Yes, this is where I’m having trouble. Things were comparatively fine during the initial import running 8 import processes, up until the system ran out of memory. Now when I attempt to restart the import process and pick up where it left off, each process is using about 5 times the memory that it was when it crashed the first time.

We need to get a full import complete to have a proper test and set expectations for when this migration may happen for real. Right now I still don’t have a clear understanding of what to expect regarding things like performance. And I’ve also noticed that even at the 16 million post mark, the database size is already over 50% larger than our current database - that is a bit of a surprise. The long import time doesn’t make this impossible to do, but it would certainly be much more convenient if the expectation was framed in days instead of weeks.

See https://github.com/discourse/discourse/tree/master/script/bulk_import.

For topics and posts it’s not really feasible to run parallel imports anyway, as you can’t import a post in a topic if the topic and all previous posts are not already imported. I suppose you could have parallel processes for users and topics, but not for posts unless you re-write the script to pull in all the posts for a topic, which would allow parallel imports; that is certainly do-able, but not the way that any of the scripts that I’ve used works. But you’ll still have the problem with them keeping in ram an old-to-new ID map.

Importing 25M posts isn’t convenient. :slight_smile:

1 Like

This is what I’m doing. I’ve split up the topics so that each topic is only handled by one process. It’s not a perfect split, but several times faster than a single linear process.

This is the most confusing part. I assume it is doing this as it goes along, and that’s why I saw the memory usage for each process increase over 3 days. They were getting up around 2 - 2.5 GB of memory each before database connection was lost.
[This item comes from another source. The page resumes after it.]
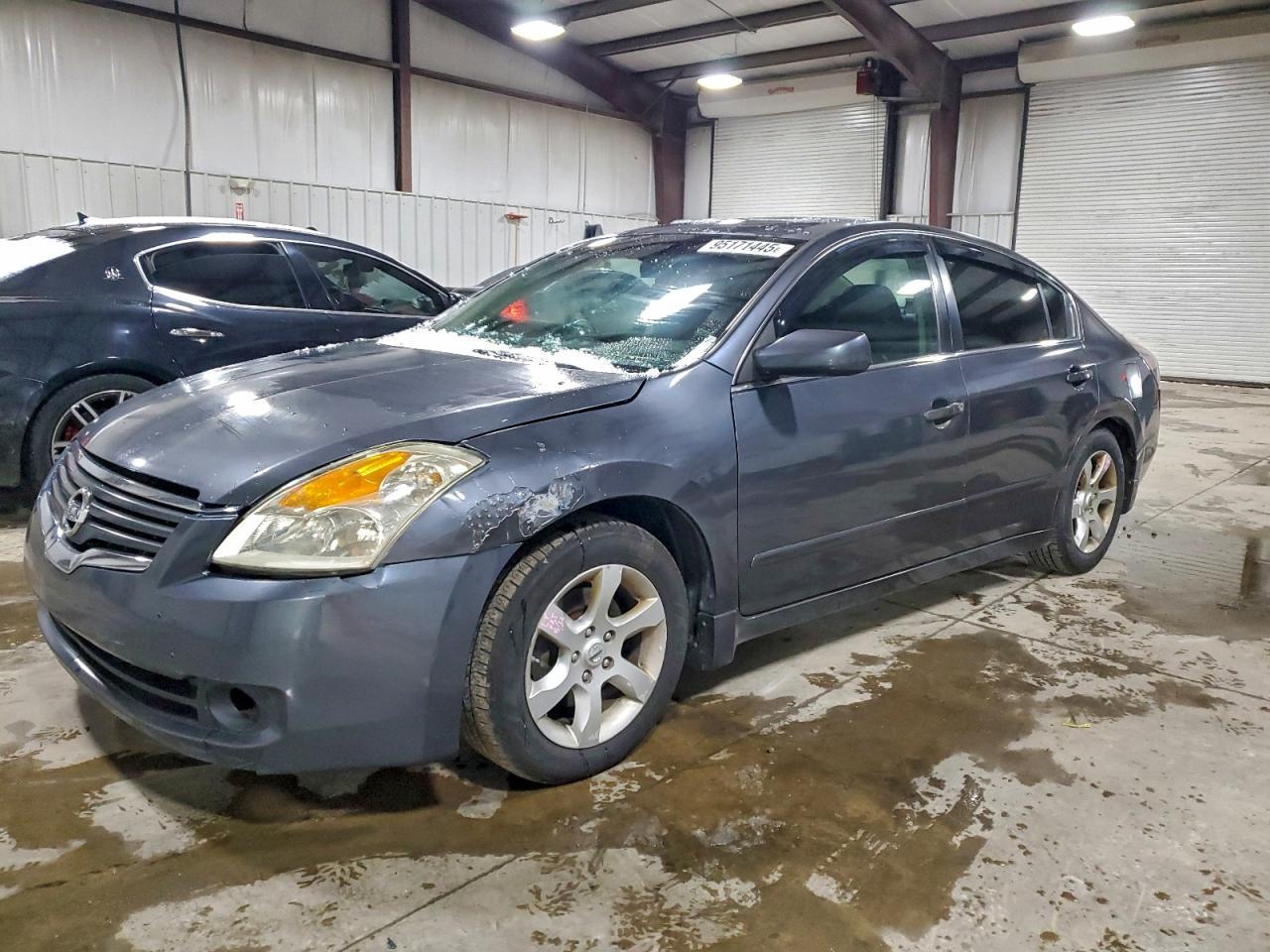 2009 NISSAN ALTIMA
Would each process only be maintaining the map for the posts it has imported? If that’s the case then it might make sense why the memory usage has exploded after restarting the import.

I think so. And the others won’t work correctly because they don’t have those days that were imported by other processes. I don’t think that what you’re doing will work.

You’ll need to either look at the bulk import scripts or rewrite base.rb to keep up with links to the import ids some other way.

The likelihood that you’ll spend more weeks debugging your code than just waiting is high. Single process cpu speed is your best way to speed things up.

I haven’t seen any issues with this approach so far, though I could see some issues happening with some of the methods that happen after the post import. I’ll probably want to make sure everything stops after that and then run a single-threaded execution to make sure the rest is handled cleanly.

That said, your suggestion to handle the import ID links differently is probably good in any case. Holding an arbitrarily large amount of data in some variables for the duration of the script isn’t very efficient.